Excerpted text
= = = = = = =

# BBQ grill tank for the house stove?



## moondoggy (Sep 3, 2008)

hey all, hope it's ok i post this here, figured it was right.
my LP gas company is now charging me MORE for 'tank rental and account fees" $80+
(mind you i bought the tanks from the company prior to take over years ago, just dont have the receipt)

We only use 1 of those tall ~4-5 foot tanks a year, which is about the same amount of $... so its really bothering me.
I want to go tell them to shove.... and they say $175. account termination fee....! so sue me.

questions,
can i use my little BBQ tank to hook up? ....it seems they are both LP gas, and the fittings look exact.
I think they are taking the "regulator" (disc shape thing the lines run into between the tanks)with them, where and how do i know i buy the right one?
Are the big tanks that i have now 100 lb tanks, and my bbq 20 lb ?
i would rather go get my little bbq tank filled a few tims a year myself then pay  160.00 for 1 $80 tank..... and more 
then anything i want to tell them to go screw themselves.

thanks in advance.


----------



## R&D Guy (Sep 4, 2008)

Yes you can. We use the smaller 5 gallon BBQ tanks from time to time for testing when the larger tanks are all being used. I've run 90K BTU appliances on them before although that size tank lasts just under 2 hours at that BTU. You should be able to buy a regulator at Lowes or Home Depot in their BBQ section. You can also buy a larger tank. I'd recommend going to your VC or local stove dealer and ask them for regulator. Now, is it to code? I have no idea, but I'm sure you'll have to use a belt/band to secure it to something. Don't be tempted to keep the bottle inside your house - the vent on the regulator can leak and since LP is heavier than air it pools making it more dangerous than NG.

I'd also recommend buying 2 tanks if you're filling it yourself. That way when one runs out there's no big hurry to get the empty tank filled.


----------



## moondoggy (Sep 4, 2008)

thanks for the reply and the info.
i would keep a spare just in case, and i assumed the regulators were the same thing, so ling as its not one of the high pressure regs.
still need to look into this more before i commit, gas does scare the crap the crap out me.. more then electricity


----------

= = = = = = =

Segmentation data
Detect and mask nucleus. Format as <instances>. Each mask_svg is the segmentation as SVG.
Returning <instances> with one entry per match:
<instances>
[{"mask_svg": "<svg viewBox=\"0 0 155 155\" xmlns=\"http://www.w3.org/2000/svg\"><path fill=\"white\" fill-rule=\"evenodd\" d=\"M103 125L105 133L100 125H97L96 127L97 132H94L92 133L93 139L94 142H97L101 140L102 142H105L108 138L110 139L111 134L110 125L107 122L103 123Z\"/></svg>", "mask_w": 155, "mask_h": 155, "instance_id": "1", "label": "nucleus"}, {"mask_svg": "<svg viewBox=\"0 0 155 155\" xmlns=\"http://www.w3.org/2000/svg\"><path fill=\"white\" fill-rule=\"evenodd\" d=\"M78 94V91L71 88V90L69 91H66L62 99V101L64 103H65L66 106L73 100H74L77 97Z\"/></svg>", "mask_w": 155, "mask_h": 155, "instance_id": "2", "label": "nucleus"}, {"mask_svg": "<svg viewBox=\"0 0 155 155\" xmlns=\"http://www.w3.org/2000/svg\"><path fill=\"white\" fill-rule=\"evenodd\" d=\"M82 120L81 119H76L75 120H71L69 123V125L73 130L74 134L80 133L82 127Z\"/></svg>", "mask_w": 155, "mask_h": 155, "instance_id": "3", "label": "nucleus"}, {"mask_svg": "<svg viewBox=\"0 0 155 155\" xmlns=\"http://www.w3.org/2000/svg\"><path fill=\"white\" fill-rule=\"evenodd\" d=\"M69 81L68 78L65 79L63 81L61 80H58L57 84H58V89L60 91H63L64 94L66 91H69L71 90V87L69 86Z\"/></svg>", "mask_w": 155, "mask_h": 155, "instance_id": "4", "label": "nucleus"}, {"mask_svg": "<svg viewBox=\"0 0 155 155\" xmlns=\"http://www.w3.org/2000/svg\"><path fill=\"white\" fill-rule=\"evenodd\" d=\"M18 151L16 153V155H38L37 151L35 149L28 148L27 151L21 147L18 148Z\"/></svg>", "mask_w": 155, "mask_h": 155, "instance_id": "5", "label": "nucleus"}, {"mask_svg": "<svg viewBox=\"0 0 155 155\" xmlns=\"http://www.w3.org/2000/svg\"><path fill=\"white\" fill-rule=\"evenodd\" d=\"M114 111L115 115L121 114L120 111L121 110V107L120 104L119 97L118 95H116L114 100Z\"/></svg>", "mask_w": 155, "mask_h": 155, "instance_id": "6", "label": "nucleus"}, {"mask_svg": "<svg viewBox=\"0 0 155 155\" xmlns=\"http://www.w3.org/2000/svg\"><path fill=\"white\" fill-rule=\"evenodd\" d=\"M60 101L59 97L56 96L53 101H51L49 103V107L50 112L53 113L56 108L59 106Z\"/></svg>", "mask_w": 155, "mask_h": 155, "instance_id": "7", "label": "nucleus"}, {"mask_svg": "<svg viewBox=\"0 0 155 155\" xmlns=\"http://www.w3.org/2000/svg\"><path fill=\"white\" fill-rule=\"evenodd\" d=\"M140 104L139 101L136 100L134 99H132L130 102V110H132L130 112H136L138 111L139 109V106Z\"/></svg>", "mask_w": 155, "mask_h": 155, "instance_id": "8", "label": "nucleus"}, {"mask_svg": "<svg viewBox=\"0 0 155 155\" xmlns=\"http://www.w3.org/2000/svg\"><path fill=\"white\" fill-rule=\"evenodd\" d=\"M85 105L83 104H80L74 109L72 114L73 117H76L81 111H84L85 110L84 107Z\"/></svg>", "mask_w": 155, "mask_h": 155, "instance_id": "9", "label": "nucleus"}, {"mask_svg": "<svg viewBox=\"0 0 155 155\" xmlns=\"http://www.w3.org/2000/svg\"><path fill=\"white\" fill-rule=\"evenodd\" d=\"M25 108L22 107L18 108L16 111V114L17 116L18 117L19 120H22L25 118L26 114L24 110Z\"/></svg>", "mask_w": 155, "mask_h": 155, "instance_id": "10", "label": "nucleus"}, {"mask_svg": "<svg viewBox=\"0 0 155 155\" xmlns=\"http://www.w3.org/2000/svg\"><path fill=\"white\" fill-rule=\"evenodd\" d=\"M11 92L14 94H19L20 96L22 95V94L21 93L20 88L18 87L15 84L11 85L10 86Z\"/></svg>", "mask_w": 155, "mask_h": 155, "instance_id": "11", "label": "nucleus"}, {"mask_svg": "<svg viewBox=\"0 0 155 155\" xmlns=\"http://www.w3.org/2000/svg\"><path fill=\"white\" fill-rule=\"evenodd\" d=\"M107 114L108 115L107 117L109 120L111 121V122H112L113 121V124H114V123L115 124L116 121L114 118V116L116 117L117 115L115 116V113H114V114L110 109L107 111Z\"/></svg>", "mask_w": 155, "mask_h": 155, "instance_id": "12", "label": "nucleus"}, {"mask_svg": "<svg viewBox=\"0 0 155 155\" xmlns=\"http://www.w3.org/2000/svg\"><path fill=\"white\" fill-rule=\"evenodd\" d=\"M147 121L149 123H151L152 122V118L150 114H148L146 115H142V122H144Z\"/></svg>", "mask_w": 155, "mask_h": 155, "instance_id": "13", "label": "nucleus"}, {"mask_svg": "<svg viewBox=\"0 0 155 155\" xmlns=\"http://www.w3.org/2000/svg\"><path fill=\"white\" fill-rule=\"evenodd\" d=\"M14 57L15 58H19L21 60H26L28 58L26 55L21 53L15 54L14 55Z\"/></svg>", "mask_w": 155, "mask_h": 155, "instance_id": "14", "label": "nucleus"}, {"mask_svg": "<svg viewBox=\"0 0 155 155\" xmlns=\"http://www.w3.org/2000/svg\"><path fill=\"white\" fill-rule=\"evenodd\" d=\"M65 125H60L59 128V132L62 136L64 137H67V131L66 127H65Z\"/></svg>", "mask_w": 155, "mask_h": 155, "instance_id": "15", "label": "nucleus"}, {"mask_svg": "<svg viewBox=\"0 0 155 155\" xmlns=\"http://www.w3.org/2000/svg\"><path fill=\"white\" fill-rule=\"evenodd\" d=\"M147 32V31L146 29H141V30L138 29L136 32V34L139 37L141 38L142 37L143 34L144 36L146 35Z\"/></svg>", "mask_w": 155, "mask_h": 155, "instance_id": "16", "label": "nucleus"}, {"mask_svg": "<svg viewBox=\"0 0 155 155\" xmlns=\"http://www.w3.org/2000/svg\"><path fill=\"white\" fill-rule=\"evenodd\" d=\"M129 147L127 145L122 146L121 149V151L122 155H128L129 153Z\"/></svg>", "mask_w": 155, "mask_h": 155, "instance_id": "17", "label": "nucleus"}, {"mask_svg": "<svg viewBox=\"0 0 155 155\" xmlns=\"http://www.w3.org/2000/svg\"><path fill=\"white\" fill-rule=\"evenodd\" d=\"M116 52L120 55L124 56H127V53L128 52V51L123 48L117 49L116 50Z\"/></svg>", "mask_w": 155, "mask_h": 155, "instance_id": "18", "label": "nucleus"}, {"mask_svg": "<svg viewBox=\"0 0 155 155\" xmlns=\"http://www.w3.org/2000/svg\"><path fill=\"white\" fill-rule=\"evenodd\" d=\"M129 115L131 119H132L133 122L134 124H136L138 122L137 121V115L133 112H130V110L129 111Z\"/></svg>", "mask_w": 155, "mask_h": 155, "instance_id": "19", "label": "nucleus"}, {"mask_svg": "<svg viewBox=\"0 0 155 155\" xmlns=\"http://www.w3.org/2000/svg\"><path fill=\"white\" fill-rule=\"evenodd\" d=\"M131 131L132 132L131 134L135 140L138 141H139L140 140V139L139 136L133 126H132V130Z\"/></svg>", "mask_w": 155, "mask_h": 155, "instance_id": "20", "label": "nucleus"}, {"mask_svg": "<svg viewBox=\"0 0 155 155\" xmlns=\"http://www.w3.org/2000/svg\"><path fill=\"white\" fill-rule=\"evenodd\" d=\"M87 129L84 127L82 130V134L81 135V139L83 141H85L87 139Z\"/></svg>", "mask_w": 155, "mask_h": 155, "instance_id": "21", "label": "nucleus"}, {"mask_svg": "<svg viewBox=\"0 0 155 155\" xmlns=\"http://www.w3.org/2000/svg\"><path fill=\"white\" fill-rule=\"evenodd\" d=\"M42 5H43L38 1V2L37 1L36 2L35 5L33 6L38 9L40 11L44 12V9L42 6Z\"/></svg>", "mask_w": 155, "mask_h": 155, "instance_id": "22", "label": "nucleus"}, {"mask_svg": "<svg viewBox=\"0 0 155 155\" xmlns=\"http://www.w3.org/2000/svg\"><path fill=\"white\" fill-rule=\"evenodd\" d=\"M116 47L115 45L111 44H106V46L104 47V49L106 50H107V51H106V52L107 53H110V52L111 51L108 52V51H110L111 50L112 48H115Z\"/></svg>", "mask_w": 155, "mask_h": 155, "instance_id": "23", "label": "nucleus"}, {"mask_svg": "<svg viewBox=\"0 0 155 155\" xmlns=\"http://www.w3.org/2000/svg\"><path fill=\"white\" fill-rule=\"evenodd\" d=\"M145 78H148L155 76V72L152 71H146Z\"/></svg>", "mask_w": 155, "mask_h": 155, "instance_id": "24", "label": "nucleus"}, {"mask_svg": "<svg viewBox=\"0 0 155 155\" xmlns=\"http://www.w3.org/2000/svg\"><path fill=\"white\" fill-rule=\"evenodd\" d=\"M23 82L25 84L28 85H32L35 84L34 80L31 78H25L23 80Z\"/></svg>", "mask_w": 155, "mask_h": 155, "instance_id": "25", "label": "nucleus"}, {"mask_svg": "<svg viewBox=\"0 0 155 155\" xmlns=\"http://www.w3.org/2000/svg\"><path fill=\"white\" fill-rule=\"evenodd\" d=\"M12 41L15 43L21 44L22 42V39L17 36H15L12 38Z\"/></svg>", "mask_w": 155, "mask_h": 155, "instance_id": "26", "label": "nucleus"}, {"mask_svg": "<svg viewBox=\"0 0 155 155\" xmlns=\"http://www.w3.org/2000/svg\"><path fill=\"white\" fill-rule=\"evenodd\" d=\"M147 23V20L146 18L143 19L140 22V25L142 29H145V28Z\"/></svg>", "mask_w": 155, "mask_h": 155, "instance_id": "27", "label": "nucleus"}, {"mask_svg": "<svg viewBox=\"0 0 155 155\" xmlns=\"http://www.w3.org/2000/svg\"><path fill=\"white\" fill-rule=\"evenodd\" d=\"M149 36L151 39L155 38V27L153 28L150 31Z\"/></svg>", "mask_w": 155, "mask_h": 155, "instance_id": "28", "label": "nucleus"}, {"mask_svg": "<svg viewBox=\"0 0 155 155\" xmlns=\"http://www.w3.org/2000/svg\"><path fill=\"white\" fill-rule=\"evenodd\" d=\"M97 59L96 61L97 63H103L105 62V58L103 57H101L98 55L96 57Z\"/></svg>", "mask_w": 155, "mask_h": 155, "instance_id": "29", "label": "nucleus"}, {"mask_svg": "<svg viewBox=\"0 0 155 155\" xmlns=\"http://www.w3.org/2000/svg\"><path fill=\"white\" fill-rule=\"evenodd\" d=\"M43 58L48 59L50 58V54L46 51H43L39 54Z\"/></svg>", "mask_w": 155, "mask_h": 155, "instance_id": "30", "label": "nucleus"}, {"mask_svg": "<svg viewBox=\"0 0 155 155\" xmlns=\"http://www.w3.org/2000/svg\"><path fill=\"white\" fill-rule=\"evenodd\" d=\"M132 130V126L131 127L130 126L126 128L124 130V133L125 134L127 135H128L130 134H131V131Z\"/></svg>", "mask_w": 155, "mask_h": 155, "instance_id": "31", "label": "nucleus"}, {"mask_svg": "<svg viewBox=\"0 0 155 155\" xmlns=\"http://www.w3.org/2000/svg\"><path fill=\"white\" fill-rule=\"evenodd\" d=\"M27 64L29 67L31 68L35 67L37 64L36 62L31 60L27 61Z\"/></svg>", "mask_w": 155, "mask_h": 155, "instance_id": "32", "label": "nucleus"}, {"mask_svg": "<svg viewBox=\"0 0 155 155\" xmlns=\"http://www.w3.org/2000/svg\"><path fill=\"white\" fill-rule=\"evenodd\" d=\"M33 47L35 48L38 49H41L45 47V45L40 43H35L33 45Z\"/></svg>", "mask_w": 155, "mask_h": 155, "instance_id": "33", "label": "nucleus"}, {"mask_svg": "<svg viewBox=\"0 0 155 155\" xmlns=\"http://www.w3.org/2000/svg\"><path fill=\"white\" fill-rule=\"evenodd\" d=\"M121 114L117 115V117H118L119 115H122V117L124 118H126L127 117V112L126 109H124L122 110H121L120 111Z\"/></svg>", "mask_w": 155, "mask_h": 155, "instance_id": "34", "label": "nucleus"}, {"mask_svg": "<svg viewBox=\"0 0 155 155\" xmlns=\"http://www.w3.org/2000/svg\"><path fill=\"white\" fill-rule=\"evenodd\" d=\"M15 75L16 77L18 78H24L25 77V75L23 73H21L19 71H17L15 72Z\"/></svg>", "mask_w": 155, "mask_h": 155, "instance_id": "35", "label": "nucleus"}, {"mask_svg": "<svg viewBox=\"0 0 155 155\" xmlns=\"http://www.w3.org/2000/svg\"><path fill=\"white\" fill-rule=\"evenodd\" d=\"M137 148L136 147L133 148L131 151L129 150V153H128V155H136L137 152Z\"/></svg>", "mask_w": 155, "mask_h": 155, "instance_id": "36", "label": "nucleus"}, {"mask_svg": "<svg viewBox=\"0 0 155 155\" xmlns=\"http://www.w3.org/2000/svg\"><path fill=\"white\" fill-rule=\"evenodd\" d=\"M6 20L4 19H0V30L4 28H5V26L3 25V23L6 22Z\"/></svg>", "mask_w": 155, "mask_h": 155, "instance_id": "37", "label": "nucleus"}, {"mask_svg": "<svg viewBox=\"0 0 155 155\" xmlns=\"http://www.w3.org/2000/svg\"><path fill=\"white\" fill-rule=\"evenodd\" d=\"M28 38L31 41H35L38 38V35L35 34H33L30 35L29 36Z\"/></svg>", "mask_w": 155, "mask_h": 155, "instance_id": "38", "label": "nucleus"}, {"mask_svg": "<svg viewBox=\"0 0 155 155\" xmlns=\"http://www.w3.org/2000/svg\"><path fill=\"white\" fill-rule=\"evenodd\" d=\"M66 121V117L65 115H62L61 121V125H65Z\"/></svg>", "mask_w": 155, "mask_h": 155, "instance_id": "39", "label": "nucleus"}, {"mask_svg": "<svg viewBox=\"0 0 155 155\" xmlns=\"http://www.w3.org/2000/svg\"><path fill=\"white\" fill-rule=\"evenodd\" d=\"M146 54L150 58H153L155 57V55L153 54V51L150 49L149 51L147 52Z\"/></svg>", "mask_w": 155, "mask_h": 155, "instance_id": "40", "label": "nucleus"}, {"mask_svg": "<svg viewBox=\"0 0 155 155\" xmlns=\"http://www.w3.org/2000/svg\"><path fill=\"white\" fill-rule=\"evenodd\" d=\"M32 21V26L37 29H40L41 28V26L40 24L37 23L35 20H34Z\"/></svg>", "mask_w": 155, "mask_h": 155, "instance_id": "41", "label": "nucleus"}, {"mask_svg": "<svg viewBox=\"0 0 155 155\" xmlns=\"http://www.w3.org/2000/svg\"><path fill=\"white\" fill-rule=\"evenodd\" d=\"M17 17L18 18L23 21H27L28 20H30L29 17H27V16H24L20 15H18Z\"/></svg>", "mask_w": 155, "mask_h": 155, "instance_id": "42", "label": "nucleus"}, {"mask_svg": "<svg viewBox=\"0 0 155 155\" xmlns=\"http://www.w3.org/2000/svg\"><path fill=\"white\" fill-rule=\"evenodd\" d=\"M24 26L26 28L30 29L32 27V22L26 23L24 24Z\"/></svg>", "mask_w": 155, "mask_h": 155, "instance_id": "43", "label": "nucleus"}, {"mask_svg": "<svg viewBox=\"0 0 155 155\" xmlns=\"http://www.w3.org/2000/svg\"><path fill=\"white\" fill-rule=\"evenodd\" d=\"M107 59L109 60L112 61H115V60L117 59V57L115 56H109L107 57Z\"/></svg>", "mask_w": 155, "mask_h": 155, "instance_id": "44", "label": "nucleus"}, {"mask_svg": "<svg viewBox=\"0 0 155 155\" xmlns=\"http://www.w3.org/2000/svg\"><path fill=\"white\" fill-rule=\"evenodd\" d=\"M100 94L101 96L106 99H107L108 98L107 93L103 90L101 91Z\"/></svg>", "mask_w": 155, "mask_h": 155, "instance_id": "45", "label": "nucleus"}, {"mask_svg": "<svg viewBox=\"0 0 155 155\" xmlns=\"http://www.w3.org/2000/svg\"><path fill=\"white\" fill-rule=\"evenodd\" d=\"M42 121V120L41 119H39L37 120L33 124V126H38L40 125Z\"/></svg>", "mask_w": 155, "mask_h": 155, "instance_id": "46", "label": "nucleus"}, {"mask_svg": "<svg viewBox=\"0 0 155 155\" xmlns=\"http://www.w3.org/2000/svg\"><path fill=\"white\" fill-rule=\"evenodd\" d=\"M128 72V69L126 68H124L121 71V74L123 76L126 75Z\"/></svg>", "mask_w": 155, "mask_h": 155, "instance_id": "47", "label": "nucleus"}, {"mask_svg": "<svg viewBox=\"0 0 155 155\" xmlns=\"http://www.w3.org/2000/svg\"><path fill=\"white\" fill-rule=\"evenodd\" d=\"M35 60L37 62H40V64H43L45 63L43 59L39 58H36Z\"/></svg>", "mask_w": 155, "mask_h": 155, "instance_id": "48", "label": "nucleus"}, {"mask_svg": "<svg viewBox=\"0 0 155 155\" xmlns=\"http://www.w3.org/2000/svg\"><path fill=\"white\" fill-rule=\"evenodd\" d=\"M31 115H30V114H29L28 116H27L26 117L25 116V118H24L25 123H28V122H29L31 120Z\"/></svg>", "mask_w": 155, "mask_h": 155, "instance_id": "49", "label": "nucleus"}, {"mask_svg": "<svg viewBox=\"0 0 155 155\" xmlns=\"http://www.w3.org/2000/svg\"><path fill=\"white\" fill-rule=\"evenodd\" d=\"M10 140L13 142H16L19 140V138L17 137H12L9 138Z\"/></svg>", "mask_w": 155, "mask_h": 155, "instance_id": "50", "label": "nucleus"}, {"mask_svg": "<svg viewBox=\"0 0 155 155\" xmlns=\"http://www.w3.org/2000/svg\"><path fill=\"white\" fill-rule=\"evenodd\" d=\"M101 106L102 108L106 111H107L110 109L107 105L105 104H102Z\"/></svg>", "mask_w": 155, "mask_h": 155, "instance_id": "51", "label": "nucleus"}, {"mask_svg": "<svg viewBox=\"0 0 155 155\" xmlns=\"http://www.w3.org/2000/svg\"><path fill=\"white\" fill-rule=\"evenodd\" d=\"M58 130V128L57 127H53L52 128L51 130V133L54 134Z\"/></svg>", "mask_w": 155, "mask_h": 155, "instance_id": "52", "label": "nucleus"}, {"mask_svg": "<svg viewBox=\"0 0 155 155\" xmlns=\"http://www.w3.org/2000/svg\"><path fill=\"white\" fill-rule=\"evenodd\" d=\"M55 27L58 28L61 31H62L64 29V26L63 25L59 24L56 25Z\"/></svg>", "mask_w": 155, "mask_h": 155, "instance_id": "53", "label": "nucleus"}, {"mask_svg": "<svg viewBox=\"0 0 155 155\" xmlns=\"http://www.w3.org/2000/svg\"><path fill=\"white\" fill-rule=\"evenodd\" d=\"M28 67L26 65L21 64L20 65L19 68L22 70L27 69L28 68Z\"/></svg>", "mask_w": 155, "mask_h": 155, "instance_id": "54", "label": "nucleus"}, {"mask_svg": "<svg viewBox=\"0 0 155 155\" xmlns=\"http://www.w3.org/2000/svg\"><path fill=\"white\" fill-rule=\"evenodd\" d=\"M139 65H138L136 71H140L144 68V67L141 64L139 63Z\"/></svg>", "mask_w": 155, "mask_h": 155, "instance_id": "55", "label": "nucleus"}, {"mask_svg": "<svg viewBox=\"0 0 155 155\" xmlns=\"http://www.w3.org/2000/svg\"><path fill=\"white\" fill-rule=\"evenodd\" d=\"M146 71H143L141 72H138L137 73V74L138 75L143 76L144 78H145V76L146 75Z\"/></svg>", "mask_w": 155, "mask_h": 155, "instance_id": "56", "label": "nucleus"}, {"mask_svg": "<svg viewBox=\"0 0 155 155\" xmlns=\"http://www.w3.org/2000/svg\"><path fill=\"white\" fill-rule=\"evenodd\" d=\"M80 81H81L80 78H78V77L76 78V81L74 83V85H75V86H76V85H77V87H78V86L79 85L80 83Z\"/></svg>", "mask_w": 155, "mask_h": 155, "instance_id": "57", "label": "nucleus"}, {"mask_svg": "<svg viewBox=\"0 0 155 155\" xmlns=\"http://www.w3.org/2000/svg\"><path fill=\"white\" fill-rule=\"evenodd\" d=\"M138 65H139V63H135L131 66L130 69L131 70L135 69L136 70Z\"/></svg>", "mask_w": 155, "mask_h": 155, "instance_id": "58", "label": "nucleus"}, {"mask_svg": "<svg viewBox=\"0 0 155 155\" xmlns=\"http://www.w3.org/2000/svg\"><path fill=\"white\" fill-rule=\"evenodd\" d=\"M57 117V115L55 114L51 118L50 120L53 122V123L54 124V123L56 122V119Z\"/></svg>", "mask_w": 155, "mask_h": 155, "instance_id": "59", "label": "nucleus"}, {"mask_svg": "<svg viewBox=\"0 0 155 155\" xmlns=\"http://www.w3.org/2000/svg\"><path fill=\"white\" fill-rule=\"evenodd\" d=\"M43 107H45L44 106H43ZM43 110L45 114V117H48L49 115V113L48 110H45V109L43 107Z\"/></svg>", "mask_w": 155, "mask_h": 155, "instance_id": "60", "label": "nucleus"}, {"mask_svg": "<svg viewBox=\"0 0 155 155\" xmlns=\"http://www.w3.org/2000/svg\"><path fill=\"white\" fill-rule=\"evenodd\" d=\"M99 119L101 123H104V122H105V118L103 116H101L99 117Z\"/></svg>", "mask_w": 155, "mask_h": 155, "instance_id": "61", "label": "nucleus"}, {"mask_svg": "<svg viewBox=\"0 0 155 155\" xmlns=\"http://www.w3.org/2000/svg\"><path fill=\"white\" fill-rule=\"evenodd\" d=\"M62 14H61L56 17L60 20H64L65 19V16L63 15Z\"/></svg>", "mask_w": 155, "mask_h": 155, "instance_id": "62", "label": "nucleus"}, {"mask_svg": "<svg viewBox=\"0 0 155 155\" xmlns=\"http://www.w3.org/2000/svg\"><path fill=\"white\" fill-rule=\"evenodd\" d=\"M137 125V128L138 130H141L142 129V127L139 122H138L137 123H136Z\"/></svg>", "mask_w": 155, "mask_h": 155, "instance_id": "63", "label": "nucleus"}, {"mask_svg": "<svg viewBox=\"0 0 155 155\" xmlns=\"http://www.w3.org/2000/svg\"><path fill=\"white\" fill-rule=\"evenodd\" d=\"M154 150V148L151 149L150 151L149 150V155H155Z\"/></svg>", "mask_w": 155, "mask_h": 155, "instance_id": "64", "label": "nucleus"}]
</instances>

= = = = = = =

Short problem
Rewrite everything in the BBQ tank thread from "# BBQ grill" down to "have the receipt)", changing "LP gas" to "propane".

Solved exercise
# BBQ grill tank for the house stove?



## moondoggy (Sep 3, 2008)

hey all, hope it's ok i post this here, figured it was right.
my propane company is now charging me MORE for 'tank rental and account fees" $80+
(mind you i bought the tanks from the company prior to take over years ago, just dont have the receipt)